First, on my return valve, I replaced the diverter with an Amazon brand part, and the shaft & lid o-rings with genuine Jandy parts. I have a leak between the body and the lid that didn't stop with new o-rings. The diverter does not sit in the body vertically, which seems to be due to a thicker diverter seal than the one I removed. Is this normal (and my old one was worn down) or is it an out-of-spec Amazon part? The diverter sits at an angle (see pic) and has to be pulled vertical with the lid when installing.
Second, on my suction valve, the actuator does not turn (or try to turn) when it is around freezing, either with the controller or using the switch manually. The diverter will turn manually with the handle, so it's not stuck. The actuator will try to turn back if it is on and the diverter is manually moved out of it's 'final' position. Could this be a problem with the microswitch or the gearing that I could repair, or do I just need to replace the whole actuator? Anyone seen it before?
Thanks for any help as always.
When replacing O rings or a complete diverter, I always wrap the new rings with a turn or two if Teflon tape after lubing the rings, then lube on the tape as well. Seems to eliminate problems. Many times the socket in the lid is also worn from lack of lubrication and that little bit of tape seems to take up the space and eliminate leaks.
Have never seen an actuator not work in freezing weather (we're getting that here right now). If it isn't affecting both actuators it indicates the one that won't work may actually have water in it that has frozen, or perhaps the grease on the gears has.

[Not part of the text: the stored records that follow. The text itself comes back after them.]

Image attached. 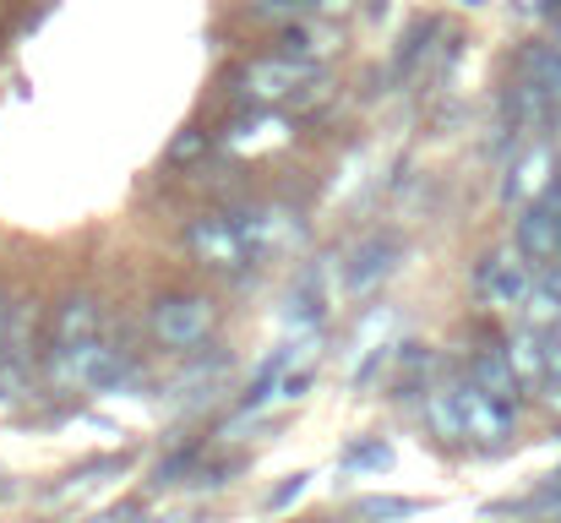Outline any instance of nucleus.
Returning <instances> with one entry per match:
<instances>
[{
    "instance_id": "6ab92c4d",
    "label": "nucleus",
    "mask_w": 561,
    "mask_h": 523,
    "mask_svg": "<svg viewBox=\"0 0 561 523\" xmlns=\"http://www.w3.org/2000/svg\"><path fill=\"white\" fill-rule=\"evenodd\" d=\"M196 458H202V447H196V442L181 447V453H170V458L153 469V486H159V491H164V486H181V475H191V464H196Z\"/></svg>"
},
{
    "instance_id": "393cba45",
    "label": "nucleus",
    "mask_w": 561,
    "mask_h": 523,
    "mask_svg": "<svg viewBox=\"0 0 561 523\" xmlns=\"http://www.w3.org/2000/svg\"><path fill=\"white\" fill-rule=\"evenodd\" d=\"M306 382H311V371H300V376H289V382H284V398H300V393H306Z\"/></svg>"
},
{
    "instance_id": "f3484780",
    "label": "nucleus",
    "mask_w": 561,
    "mask_h": 523,
    "mask_svg": "<svg viewBox=\"0 0 561 523\" xmlns=\"http://www.w3.org/2000/svg\"><path fill=\"white\" fill-rule=\"evenodd\" d=\"M425 502L414 497H360V519L366 523H403V519H420Z\"/></svg>"
},
{
    "instance_id": "20e7f679",
    "label": "nucleus",
    "mask_w": 561,
    "mask_h": 523,
    "mask_svg": "<svg viewBox=\"0 0 561 523\" xmlns=\"http://www.w3.org/2000/svg\"><path fill=\"white\" fill-rule=\"evenodd\" d=\"M561 159H557V143L551 137H524V148L513 154V164H507V180H502V196L513 202V207H529V202H540V196H551L561 180Z\"/></svg>"
},
{
    "instance_id": "4468645a",
    "label": "nucleus",
    "mask_w": 561,
    "mask_h": 523,
    "mask_svg": "<svg viewBox=\"0 0 561 523\" xmlns=\"http://www.w3.org/2000/svg\"><path fill=\"white\" fill-rule=\"evenodd\" d=\"M425 425H431L436 442H458V436H469V425H463V403H458V387H453V382L425 393Z\"/></svg>"
},
{
    "instance_id": "bb28decb",
    "label": "nucleus",
    "mask_w": 561,
    "mask_h": 523,
    "mask_svg": "<svg viewBox=\"0 0 561 523\" xmlns=\"http://www.w3.org/2000/svg\"><path fill=\"white\" fill-rule=\"evenodd\" d=\"M267 5H278V11H289V5H311V0H267Z\"/></svg>"
},
{
    "instance_id": "412c9836",
    "label": "nucleus",
    "mask_w": 561,
    "mask_h": 523,
    "mask_svg": "<svg viewBox=\"0 0 561 523\" xmlns=\"http://www.w3.org/2000/svg\"><path fill=\"white\" fill-rule=\"evenodd\" d=\"M344 464H350V469H387V464H392V447H387V442H355V447L344 453Z\"/></svg>"
},
{
    "instance_id": "cd10ccee",
    "label": "nucleus",
    "mask_w": 561,
    "mask_h": 523,
    "mask_svg": "<svg viewBox=\"0 0 561 523\" xmlns=\"http://www.w3.org/2000/svg\"><path fill=\"white\" fill-rule=\"evenodd\" d=\"M551 49H557V55H561V22H557V27H551Z\"/></svg>"
},
{
    "instance_id": "7ed1b4c3",
    "label": "nucleus",
    "mask_w": 561,
    "mask_h": 523,
    "mask_svg": "<svg viewBox=\"0 0 561 523\" xmlns=\"http://www.w3.org/2000/svg\"><path fill=\"white\" fill-rule=\"evenodd\" d=\"M535 262L518 251V246H502V251H485L480 268H474V295L502 306V311H524L529 289H535Z\"/></svg>"
},
{
    "instance_id": "f03ea898",
    "label": "nucleus",
    "mask_w": 561,
    "mask_h": 523,
    "mask_svg": "<svg viewBox=\"0 0 561 523\" xmlns=\"http://www.w3.org/2000/svg\"><path fill=\"white\" fill-rule=\"evenodd\" d=\"M186 251L207 273H234V278H245L251 262H256V257H251V240H245V229H240L234 213H202V218H191Z\"/></svg>"
},
{
    "instance_id": "f257e3e1",
    "label": "nucleus",
    "mask_w": 561,
    "mask_h": 523,
    "mask_svg": "<svg viewBox=\"0 0 561 523\" xmlns=\"http://www.w3.org/2000/svg\"><path fill=\"white\" fill-rule=\"evenodd\" d=\"M148 333H153V344L170 349V354H191V349L213 344V333H218V306H213V295H196V289L159 295L153 311H148Z\"/></svg>"
},
{
    "instance_id": "a878e982",
    "label": "nucleus",
    "mask_w": 561,
    "mask_h": 523,
    "mask_svg": "<svg viewBox=\"0 0 561 523\" xmlns=\"http://www.w3.org/2000/svg\"><path fill=\"white\" fill-rule=\"evenodd\" d=\"M546 403H551V409L561 414V382H546Z\"/></svg>"
},
{
    "instance_id": "dca6fc26",
    "label": "nucleus",
    "mask_w": 561,
    "mask_h": 523,
    "mask_svg": "<svg viewBox=\"0 0 561 523\" xmlns=\"http://www.w3.org/2000/svg\"><path fill=\"white\" fill-rule=\"evenodd\" d=\"M295 354H300V344H284V349H278V354H273V360L256 371V382H251V387L234 398V414H256V409L273 398V387H278V376H284V365H289Z\"/></svg>"
},
{
    "instance_id": "aec40b11",
    "label": "nucleus",
    "mask_w": 561,
    "mask_h": 523,
    "mask_svg": "<svg viewBox=\"0 0 561 523\" xmlns=\"http://www.w3.org/2000/svg\"><path fill=\"white\" fill-rule=\"evenodd\" d=\"M202 154H207V132H196V126H191V132H181V137L170 143L164 164H175V170H181V164H196Z\"/></svg>"
},
{
    "instance_id": "2eb2a0df",
    "label": "nucleus",
    "mask_w": 561,
    "mask_h": 523,
    "mask_svg": "<svg viewBox=\"0 0 561 523\" xmlns=\"http://www.w3.org/2000/svg\"><path fill=\"white\" fill-rule=\"evenodd\" d=\"M322 322V278H317V268L289 289V300H284V328H295V333H311Z\"/></svg>"
},
{
    "instance_id": "5701e85b",
    "label": "nucleus",
    "mask_w": 561,
    "mask_h": 523,
    "mask_svg": "<svg viewBox=\"0 0 561 523\" xmlns=\"http://www.w3.org/2000/svg\"><path fill=\"white\" fill-rule=\"evenodd\" d=\"M306 480H311V475H289V486H278V491L267 497V513H284V508H289V502L306 491Z\"/></svg>"
},
{
    "instance_id": "a211bd4d",
    "label": "nucleus",
    "mask_w": 561,
    "mask_h": 523,
    "mask_svg": "<svg viewBox=\"0 0 561 523\" xmlns=\"http://www.w3.org/2000/svg\"><path fill=\"white\" fill-rule=\"evenodd\" d=\"M33 328H38V300H22V306H11V339H5V354H22V360H33Z\"/></svg>"
},
{
    "instance_id": "f8f14e48",
    "label": "nucleus",
    "mask_w": 561,
    "mask_h": 523,
    "mask_svg": "<svg viewBox=\"0 0 561 523\" xmlns=\"http://www.w3.org/2000/svg\"><path fill=\"white\" fill-rule=\"evenodd\" d=\"M546 333H551V328H535V322H524V328L507 339V354H513V365H518V382H524L529 393H546V382H551Z\"/></svg>"
},
{
    "instance_id": "6e6552de",
    "label": "nucleus",
    "mask_w": 561,
    "mask_h": 523,
    "mask_svg": "<svg viewBox=\"0 0 561 523\" xmlns=\"http://www.w3.org/2000/svg\"><path fill=\"white\" fill-rule=\"evenodd\" d=\"M398 262H403V246H398L392 235H366V240L350 251V262H344V295H355V300L376 295V289L398 273Z\"/></svg>"
},
{
    "instance_id": "ddd939ff",
    "label": "nucleus",
    "mask_w": 561,
    "mask_h": 523,
    "mask_svg": "<svg viewBox=\"0 0 561 523\" xmlns=\"http://www.w3.org/2000/svg\"><path fill=\"white\" fill-rule=\"evenodd\" d=\"M524 322L535 328H561V262H546L535 273V289L524 300Z\"/></svg>"
},
{
    "instance_id": "423d86ee",
    "label": "nucleus",
    "mask_w": 561,
    "mask_h": 523,
    "mask_svg": "<svg viewBox=\"0 0 561 523\" xmlns=\"http://www.w3.org/2000/svg\"><path fill=\"white\" fill-rule=\"evenodd\" d=\"M453 387H458V403H463V425H469V436L485 442V447H507V436H513V425H518V403L491 398L469 371L453 376Z\"/></svg>"
},
{
    "instance_id": "9d476101",
    "label": "nucleus",
    "mask_w": 561,
    "mask_h": 523,
    "mask_svg": "<svg viewBox=\"0 0 561 523\" xmlns=\"http://www.w3.org/2000/svg\"><path fill=\"white\" fill-rule=\"evenodd\" d=\"M469 376H474V382H480L491 398H502V403H524V398H529V387L518 382V365H513L507 344L474 349V360H469Z\"/></svg>"
},
{
    "instance_id": "39448f33",
    "label": "nucleus",
    "mask_w": 561,
    "mask_h": 523,
    "mask_svg": "<svg viewBox=\"0 0 561 523\" xmlns=\"http://www.w3.org/2000/svg\"><path fill=\"white\" fill-rule=\"evenodd\" d=\"M245 240H251V257H284L295 246H306V218L295 207H273V202H251V207H234Z\"/></svg>"
},
{
    "instance_id": "9b49d317",
    "label": "nucleus",
    "mask_w": 561,
    "mask_h": 523,
    "mask_svg": "<svg viewBox=\"0 0 561 523\" xmlns=\"http://www.w3.org/2000/svg\"><path fill=\"white\" fill-rule=\"evenodd\" d=\"M306 77H311V60L273 55V60H256V66L245 71V88H251V99H289L295 82H306Z\"/></svg>"
},
{
    "instance_id": "0eeeda50",
    "label": "nucleus",
    "mask_w": 561,
    "mask_h": 523,
    "mask_svg": "<svg viewBox=\"0 0 561 523\" xmlns=\"http://www.w3.org/2000/svg\"><path fill=\"white\" fill-rule=\"evenodd\" d=\"M513 246L535 262V268H546V262H561V185L551 196H540V202H529V207H518V229H513Z\"/></svg>"
},
{
    "instance_id": "1a4fd4ad",
    "label": "nucleus",
    "mask_w": 561,
    "mask_h": 523,
    "mask_svg": "<svg viewBox=\"0 0 561 523\" xmlns=\"http://www.w3.org/2000/svg\"><path fill=\"white\" fill-rule=\"evenodd\" d=\"M104 322H110L104 300H99L93 289H77V295H66V300L49 311V344H82V339H104Z\"/></svg>"
},
{
    "instance_id": "b1692460",
    "label": "nucleus",
    "mask_w": 561,
    "mask_h": 523,
    "mask_svg": "<svg viewBox=\"0 0 561 523\" xmlns=\"http://www.w3.org/2000/svg\"><path fill=\"white\" fill-rule=\"evenodd\" d=\"M5 339H11V300H5V289H0V354H5Z\"/></svg>"
},
{
    "instance_id": "4be33fe9",
    "label": "nucleus",
    "mask_w": 561,
    "mask_h": 523,
    "mask_svg": "<svg viewBox=\"0 0 561 523\" xmlns=\"http://www.w3.org/2000/svg\"><path fill=\"white\" fill-rule=\"evenodd\" d=\"M431 33H436V22H420V27H414V38L398 49V77H403V71H414V60L425 55V38H431Z\"/></svg>"
}]
</instances>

Those motors rely on the gear ratio to turn the stem, not the kind of torque you can input manually.
 
On the "won't move" problem.... When that happens, you could try opening the actuator to have a look at the gears. If there's frozen moisture there, it could easily be stopping the low torque (motor) end of the gear train. I saw another TFPer say that a Jandy valve was now and then spraying water upward out of the valve stem and past the actuator's bottom seal, so the gear housing was a puddle. I know you've replace o-rings, but seems worth checking.